Selain kedelapan penyakit/gangguan di atas, masih ada beberapa lainnya yang dapat menjadi penyebab hipertensi sekunder, antara lain:
Konsumsi alkohol berlebihan
Penggunaan Pil KB
Efek samping obat flu tertentu dan obat pengurang nafsu makan
Diabetes
Tumor Wilms (pada anak)
2.3 Manifestasi Klinis
Pada sebagian besar penderita, hipertensi tidak menimbulkan gejala, meskipun secara tidak sengaja beberapa gejala terjadi bersamaan dan dipercaya berhubungan dengan tekanan darah tinggi. Gejala yang dimaksud adalah sakit kepala, perdarahan dari hidung, pusing, wajah kemerahan dan kelelahan, yang bisa saja terjadi baik pada penderita hipertensi, maupun pada seseorang dengan tekanan darah yang normal.
Retina merupakan bagian tubuh yang secara langsung bisa menunjukkan adanya efek dari hipertensi terhadap arteriola (pembuluh darah kecil). Dengan anggapan bahwa perubahan yang terjadi di dalam retina mirip dengan perubahan yang terjadi di dalam pembuluh darah lainnya di dalam tubuh, seperti ginjal. Untuk memeriksa retina, digunakan suatu oftalmoskop. Dengan menentukan derajat kerusakan retina (retinopati), maka bisa ditentukan beratnya hipertensi.
Jika hipertensi berat atau menahun dan tidak diobati, bisa timbul gejala berikut :
a. Sakit kepala bagian oksipital
b. Kelelahan
c. Epistaksis
d. Pusing dan migren
e. Mual
f. Muntah
g. Sesak nafas
h. Gelisah
i. Padangan menjadi kabur yang terjadi karena adanya kerusakan pada otak, mata, jatung dan ginjal.
2.4 Patofisiologi
1. Hipertensi Ginjal (Renal/kidney hypertension)

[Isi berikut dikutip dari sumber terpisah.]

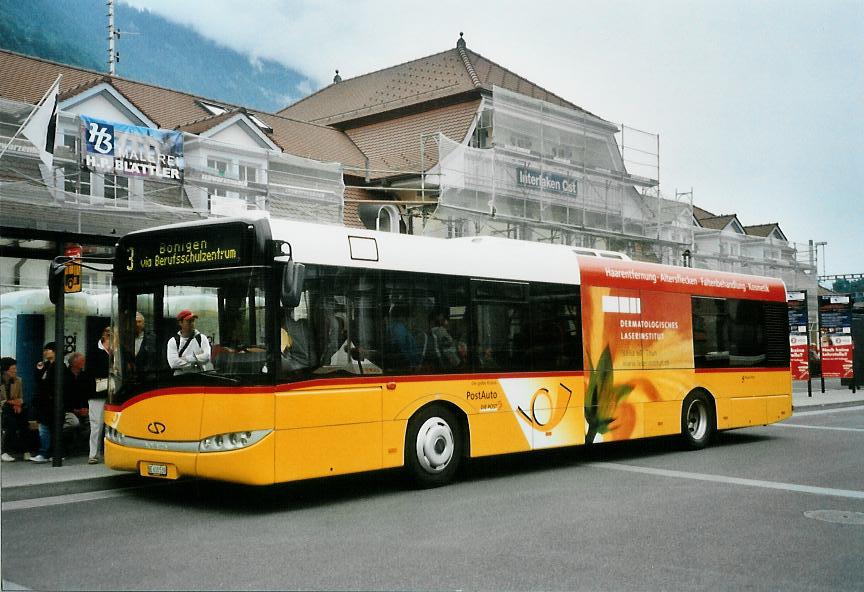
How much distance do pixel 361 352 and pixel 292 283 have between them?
1453 millimetres

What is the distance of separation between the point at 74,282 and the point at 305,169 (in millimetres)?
12218

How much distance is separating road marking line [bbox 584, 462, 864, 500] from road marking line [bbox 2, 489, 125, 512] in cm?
631

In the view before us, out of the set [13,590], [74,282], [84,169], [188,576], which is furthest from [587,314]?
[84,169]

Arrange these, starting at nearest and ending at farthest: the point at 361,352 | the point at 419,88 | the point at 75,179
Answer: the point at 361,352 < the point at 75,179 < the point at 419,88

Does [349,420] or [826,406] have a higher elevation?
[349,420]

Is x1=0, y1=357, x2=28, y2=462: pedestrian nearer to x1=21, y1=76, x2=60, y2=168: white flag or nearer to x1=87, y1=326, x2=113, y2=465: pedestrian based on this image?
x1=87, y1=326, x2=113, y2=465: pedestrian

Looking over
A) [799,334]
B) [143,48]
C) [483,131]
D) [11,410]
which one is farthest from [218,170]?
[799,334]

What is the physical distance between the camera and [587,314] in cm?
1245

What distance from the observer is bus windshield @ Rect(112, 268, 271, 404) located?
8523 mm

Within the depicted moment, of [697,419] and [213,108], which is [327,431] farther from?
[213,108]

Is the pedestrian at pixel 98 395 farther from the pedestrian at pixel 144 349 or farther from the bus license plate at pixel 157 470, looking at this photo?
the bus license plate at pixel 157 470

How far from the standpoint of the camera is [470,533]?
7.53 meters

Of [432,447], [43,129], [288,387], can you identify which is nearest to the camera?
[288,387]

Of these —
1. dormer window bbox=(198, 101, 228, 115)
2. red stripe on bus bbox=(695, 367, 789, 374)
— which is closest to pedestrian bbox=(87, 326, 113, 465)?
red stripe on bus bbox=(695, 367, 789, 374)
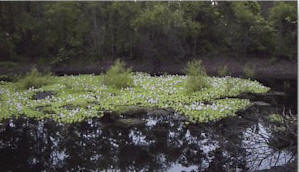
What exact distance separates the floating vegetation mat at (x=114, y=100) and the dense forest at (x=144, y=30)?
28.7 feet

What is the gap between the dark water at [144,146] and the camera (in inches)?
242

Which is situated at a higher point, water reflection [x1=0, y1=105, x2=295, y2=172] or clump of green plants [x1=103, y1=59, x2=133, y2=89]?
water reflection [x1=0, y1=105, x2=295, y2=172]

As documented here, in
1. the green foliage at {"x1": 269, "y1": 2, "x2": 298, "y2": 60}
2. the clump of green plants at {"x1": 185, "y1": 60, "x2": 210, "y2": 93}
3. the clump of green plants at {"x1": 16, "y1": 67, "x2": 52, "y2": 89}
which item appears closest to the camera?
the clump of green plants at {"x1": 185, "y1": 60, "x2": 210, "y2": 93}

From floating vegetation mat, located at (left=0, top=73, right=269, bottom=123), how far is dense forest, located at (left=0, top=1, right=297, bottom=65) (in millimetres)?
8740

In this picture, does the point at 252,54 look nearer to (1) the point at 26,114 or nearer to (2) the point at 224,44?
(2) the point at 224,44

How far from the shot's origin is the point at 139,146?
7250mm

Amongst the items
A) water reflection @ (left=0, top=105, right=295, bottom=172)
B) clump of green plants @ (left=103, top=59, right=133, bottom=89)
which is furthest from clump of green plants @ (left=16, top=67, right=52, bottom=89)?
water reflection @ (left=0, top=105, right=295, bottom=172)

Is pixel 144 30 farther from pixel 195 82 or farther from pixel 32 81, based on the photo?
pixel 195 82

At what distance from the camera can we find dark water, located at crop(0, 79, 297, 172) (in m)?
6.14

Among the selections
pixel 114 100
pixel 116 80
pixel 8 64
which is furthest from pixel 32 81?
pixel 8 64

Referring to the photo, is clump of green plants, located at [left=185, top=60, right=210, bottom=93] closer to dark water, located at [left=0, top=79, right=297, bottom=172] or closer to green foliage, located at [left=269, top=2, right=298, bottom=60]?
dark water, located at [left=0, top=79, right=297, bottom=172]

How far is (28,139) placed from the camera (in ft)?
25.9

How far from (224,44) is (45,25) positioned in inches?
555

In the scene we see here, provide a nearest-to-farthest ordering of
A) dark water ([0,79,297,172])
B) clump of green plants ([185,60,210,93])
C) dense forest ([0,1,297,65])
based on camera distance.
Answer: dark water ([0,79,297,172])
clump of green plants ([185,60,210,93])
dense forest ([0,1,297,65])
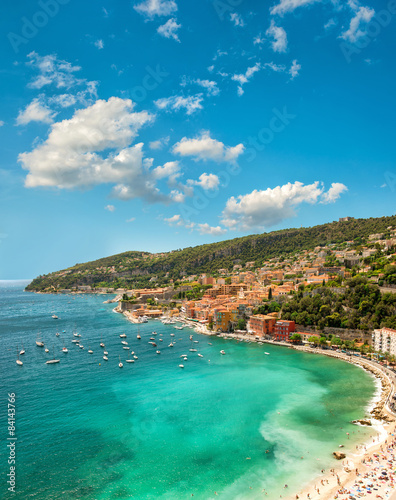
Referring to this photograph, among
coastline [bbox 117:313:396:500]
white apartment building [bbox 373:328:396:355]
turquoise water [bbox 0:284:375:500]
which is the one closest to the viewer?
coastline [bbox 117:313:396:500]

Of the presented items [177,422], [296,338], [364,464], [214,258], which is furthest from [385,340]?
[214,258]

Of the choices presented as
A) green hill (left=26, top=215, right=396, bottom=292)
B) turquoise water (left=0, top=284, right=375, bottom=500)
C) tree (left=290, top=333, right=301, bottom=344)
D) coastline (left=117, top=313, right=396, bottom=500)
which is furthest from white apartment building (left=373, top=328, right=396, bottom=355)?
green hill (left=26, top=215, right=396, bottom=292)

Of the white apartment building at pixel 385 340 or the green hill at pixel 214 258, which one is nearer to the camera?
the white apartment building at pixel 385 340

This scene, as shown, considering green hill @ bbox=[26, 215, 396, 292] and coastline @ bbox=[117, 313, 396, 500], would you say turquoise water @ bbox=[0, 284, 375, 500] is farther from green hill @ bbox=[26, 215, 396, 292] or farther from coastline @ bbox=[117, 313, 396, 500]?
green hill @ bbox=[26, 215, 396, 292]

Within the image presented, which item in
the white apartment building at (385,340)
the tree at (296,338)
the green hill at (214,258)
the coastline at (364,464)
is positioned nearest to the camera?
the coastline at (364,464)

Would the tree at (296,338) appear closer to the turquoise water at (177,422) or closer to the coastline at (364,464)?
the turquoise water at (177,422)

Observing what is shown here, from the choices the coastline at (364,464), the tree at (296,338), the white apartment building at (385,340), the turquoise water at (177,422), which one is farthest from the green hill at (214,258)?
the coastline at (364,464)
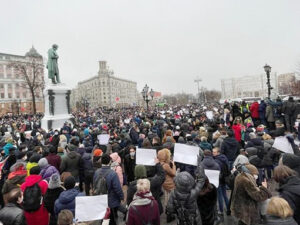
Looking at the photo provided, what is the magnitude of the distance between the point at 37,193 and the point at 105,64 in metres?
141

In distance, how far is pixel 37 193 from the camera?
3.84 meters

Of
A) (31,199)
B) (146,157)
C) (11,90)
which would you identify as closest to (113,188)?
(146,157)

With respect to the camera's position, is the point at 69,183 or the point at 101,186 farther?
the point at 101,186

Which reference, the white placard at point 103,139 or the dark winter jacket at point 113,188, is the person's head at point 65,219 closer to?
the dark winter jacket at point 113,188

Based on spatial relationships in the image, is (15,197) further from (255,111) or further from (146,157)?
(255,111)

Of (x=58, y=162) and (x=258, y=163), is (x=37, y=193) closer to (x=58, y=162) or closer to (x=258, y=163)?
(x=58, y=162)

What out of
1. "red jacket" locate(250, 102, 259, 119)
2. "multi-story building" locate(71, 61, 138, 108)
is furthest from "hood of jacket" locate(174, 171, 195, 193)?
"multi-story building" locate(71, 61, 138, 108)

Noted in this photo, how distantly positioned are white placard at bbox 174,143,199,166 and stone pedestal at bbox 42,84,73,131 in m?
15.6

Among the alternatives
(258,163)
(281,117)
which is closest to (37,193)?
(258,163)

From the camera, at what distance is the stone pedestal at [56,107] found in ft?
61.7

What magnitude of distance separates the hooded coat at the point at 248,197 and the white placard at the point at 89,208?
227 cm

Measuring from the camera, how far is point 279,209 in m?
2.88

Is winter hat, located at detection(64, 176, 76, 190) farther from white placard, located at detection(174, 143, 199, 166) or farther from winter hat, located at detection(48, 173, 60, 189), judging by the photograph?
white placard, located at detection(174, 143, 199, 166)

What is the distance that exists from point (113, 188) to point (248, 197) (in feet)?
8.39
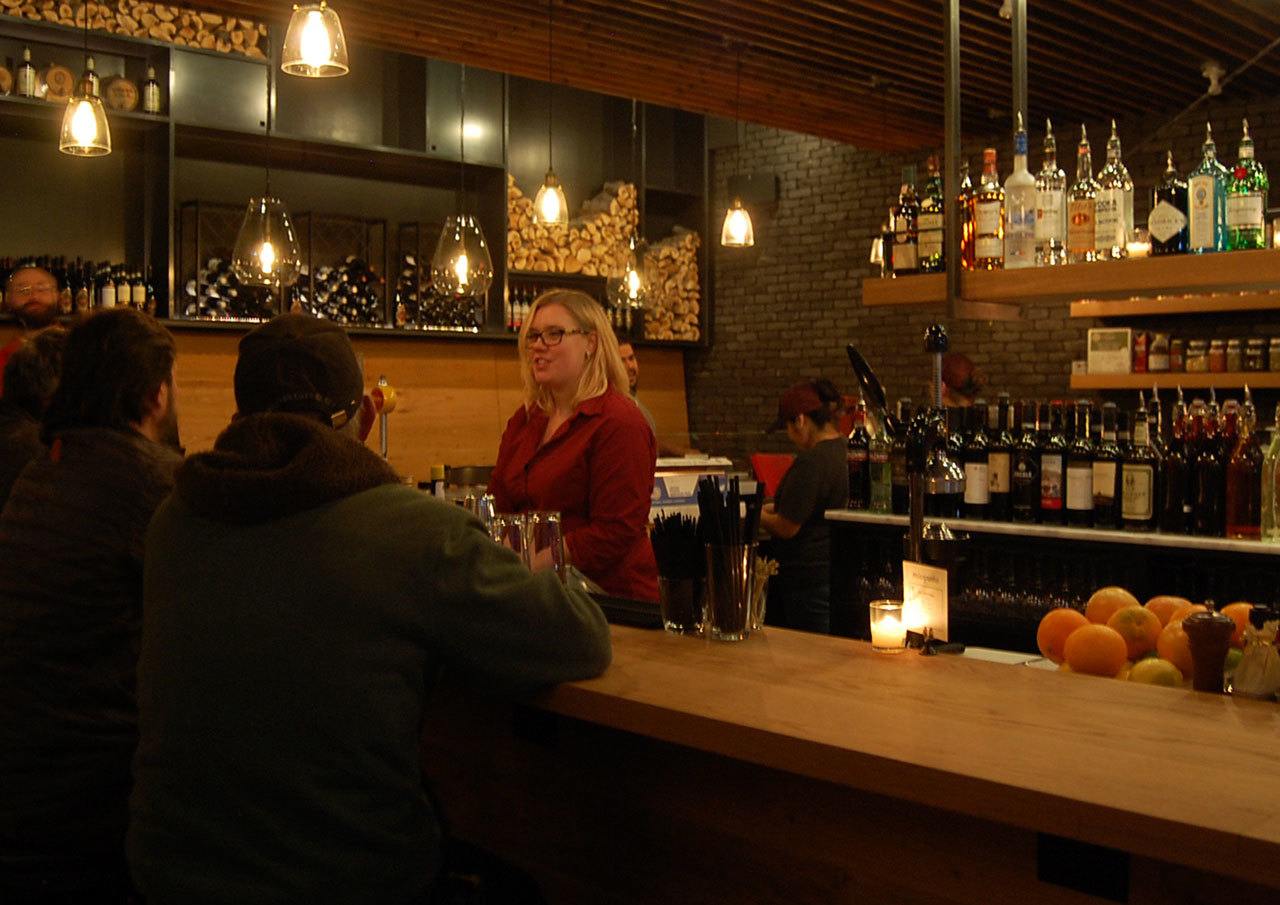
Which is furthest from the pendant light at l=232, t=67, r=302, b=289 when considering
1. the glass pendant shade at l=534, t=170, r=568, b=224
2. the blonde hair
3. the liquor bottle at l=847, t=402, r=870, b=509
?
the liquor bottle at l=847, t=402, r=870, b=509

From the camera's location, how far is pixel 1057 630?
2.41 meters

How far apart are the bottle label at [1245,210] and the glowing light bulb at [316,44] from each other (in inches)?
105

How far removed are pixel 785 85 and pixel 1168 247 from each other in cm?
405

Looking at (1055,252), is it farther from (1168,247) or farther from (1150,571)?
(1150,571)

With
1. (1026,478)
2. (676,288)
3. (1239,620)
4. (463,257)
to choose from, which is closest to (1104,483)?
(1026,478)

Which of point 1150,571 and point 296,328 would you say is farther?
point 1150,571

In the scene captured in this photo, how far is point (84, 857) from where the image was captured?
89.9 inches

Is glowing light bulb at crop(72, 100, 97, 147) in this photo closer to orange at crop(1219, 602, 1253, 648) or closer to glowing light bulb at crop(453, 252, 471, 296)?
glowing light bulb at crop(453, 252, 471, 296)

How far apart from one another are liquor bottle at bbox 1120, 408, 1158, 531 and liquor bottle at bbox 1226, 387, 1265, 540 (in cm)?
22

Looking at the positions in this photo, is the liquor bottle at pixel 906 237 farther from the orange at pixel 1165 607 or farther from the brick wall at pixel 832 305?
the brick wall at pixel 832 305

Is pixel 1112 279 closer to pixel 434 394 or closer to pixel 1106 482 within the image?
pixel 1106 482

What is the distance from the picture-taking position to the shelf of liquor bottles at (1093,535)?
3.65m

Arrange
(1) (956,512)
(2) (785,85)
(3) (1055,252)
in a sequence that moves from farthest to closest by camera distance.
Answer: (2) (785,85) < (1) (956,512) < (3) (1055,252)

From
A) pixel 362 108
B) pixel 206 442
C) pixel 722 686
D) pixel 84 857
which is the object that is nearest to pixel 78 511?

Penyakit-penyakit ginjal dapat menyebabkan hipertensi sekunder. Tipe dari hipertensi sekunder ini disebut hipertensi ginjal/renal karena disebabkan oleh suatu persoalan didalam ginjal. Satu penyebab penting dari hipertensi ginjal adalah penyempitan (stenosis) arteri yang mensuplai darah ke ginjal-ginjal (arteri ginjal/renal artery). Pada individu-individu yang lebih muda, terutama wanita, penyempitan disebabkan oleh suatu penebalan otot dinding arteri-arteri yang menuju ke ginjal (fibromuscular hyperplasia). Pada individu-individu yang lebih tua, penyempitan umumnya disebabkan oleh plak-plak mengandung lemak (atherosclerotic) yang mengeras yang menghalangi arteri ginjal.
Mekanisme penyempitan arteri ginjal hingga dapat menyebabkan hipertensi yaitu penyempitan arteri ginjal merusak/mengganggu sirkulasi darah ke ginjal yang dipengaruhinya. Kehilangan darah ini kemudian menstimulasi ginjal untuk memproduksi hormon-hormon, renin dan angiotensin. Hormon-hormon ini, bersama-sama dengan aldosterone dari kelenjar adrenal, menyebabkan suatu penyempitan dan meningkatkan kekakuan (resisten) pada arteri-arteri sekeliling (peripheral arteries) seluruh tubuh, yang berakibat pada hipertensi (tekanan darah tinggi).
Hipertensi renal umumnya pertama kali dicurigai ketika hipertensi ditemukan pada seorang individu muda atau suatu serangan hipertensi ditemukan pada seseorang yang lebih tua. Penyaringan (sreening) penyempitan arteri ginjal kemudian dapat termasuk renal isotope (radioactive) imaging, ultrasonographic (sound wave) imaging, atau magnetic resonance imaging (MRI) dari arteri-arteri ginjal. Tujuan dari tes-tes ini adalah untuk menentukan apakah ada suatu aliran darah ke ginjal yang dibatasi dan apakah angioplasty (menghilangkan pembatasan/restriction pada arteri-arteri ginjal) kelihatannya menguntungkan. Bagaimanapun, jika penilaian ultrasonic mengindikasikan suatu indeks resistensi yang tinggi (high resistive index) didalam ginjal (resistensi tinggi pada aliran darah), angioplasty mungkin tidak akan memperbaiki tekanan darah karena kerusakan kronis ginjal dari hipertensi yang sudah berlangsung lama, telah ada. Jika apa saja dari tes-tes ini adalah tidak normal atau kecurigaan dokter pada penyempitan arteri ginjal adalah cukup tinggi, renal angiography (suatu studi x-ray dimana suatu zat pewarna/dye disuntikkan kedalam arteri ginjal) dilaksanakan. Angiography adalah tes yang paling akhir untuk benar-benar menvisualisasikan penyempitan arteri ginjal.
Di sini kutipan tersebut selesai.